What happens when you trust an authority other than yourself to be the source of truth? You tend to lose the truth – to varying extents, as dependent on your source of (mis)information. The Buddha’s advice of personal investigation to know and see the truth makes great sense. In the movie ‘Breaking News’, both the supposedly good (police) and the bad (thieves) skilfully use the media to edit and share the version of the truth as they see best fits their purpose – the first to garner support and public ‘trust’ (oh, the irony!) and the latter empathy as the underdog.
Sometimes, the most trusted might be the most taken for granted. Even supposedly ‘neutral’ media tends to tell truths that benefits itself the most – so that it can thrive… and this means they might succumb to the powers that be to be politically correct; instead of simply correct. The media is just a medium of information; it is not always the channel through which the whole truth is delivered.

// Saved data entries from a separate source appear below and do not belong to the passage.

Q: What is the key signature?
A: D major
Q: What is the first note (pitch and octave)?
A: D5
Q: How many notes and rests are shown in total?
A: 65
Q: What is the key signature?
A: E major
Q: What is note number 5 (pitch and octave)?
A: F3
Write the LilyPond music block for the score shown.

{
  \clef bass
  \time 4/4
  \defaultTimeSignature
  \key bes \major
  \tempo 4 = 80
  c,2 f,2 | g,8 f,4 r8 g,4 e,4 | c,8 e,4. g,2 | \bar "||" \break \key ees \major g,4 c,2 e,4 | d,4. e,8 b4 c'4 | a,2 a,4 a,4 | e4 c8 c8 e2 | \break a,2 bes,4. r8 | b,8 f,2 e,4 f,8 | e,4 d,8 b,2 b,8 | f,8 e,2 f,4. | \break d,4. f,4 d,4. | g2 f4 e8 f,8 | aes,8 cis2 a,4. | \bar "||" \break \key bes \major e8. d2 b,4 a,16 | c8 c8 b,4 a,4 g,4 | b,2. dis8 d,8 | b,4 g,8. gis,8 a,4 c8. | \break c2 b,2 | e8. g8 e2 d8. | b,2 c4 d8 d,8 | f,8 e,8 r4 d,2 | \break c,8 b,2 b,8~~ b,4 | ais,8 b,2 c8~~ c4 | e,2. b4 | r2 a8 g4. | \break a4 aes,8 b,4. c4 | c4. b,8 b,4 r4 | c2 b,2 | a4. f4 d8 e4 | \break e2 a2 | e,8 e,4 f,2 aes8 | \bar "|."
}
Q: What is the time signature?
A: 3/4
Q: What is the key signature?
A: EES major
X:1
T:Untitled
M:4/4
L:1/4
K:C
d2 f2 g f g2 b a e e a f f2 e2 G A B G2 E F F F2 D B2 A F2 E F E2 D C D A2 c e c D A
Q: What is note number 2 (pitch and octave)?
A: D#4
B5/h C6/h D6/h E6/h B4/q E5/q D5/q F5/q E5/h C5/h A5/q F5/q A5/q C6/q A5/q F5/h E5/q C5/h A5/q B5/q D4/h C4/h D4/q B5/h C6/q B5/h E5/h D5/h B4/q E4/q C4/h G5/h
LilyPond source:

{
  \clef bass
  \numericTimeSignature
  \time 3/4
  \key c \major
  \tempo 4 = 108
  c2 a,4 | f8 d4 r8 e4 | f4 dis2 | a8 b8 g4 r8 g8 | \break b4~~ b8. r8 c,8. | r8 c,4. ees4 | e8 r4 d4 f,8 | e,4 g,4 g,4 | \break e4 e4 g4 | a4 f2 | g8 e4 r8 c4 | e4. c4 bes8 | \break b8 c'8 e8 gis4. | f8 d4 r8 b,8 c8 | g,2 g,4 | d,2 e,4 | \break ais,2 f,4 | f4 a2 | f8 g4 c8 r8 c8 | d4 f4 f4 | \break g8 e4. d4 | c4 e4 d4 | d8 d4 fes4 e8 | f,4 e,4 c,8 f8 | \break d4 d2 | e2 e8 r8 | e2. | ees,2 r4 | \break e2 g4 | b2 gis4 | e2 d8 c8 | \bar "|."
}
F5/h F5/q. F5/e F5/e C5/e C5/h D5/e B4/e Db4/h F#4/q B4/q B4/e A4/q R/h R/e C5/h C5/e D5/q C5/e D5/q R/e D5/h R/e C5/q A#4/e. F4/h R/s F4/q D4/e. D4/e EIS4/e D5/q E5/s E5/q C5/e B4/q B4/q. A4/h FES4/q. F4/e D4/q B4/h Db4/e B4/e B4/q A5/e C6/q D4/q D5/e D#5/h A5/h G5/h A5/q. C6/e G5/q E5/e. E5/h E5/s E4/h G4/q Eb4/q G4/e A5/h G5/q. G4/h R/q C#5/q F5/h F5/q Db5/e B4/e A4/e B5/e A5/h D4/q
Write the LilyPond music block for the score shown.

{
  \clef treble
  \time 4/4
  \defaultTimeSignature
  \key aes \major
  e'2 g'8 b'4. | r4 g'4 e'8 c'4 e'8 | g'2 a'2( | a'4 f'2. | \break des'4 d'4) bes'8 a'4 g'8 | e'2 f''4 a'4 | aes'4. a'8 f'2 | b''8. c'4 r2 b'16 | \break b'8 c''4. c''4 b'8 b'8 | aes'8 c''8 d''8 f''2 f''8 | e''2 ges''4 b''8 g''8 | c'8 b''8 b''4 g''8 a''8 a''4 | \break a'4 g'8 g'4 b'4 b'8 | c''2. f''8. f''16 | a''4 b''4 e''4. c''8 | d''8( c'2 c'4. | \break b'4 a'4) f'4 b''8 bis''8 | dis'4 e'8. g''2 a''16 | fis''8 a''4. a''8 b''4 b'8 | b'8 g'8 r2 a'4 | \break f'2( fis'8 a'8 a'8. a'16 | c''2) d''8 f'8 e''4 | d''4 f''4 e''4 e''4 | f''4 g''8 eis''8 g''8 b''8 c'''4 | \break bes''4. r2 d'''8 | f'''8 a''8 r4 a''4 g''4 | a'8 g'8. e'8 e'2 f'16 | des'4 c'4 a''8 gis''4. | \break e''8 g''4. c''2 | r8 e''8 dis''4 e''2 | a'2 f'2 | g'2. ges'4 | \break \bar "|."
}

Even ‘investigative’ journalists might cook up news as publicity stunts. There is a whole world of difference between reporting and making news. I do wonder how one can be a good journalist with true integrity without offering one’s honest take on how to view or resolve that reported. This would make one become part of the news, changing the situation as one reports it. Sounds like quantum physics – where there are no observers who are not participants in that observed too. Can a dedicated activist be a fair journalist with a conscience over the same issue? The movie ‘Beyond a Reasonable Doubt’ explores this issue too.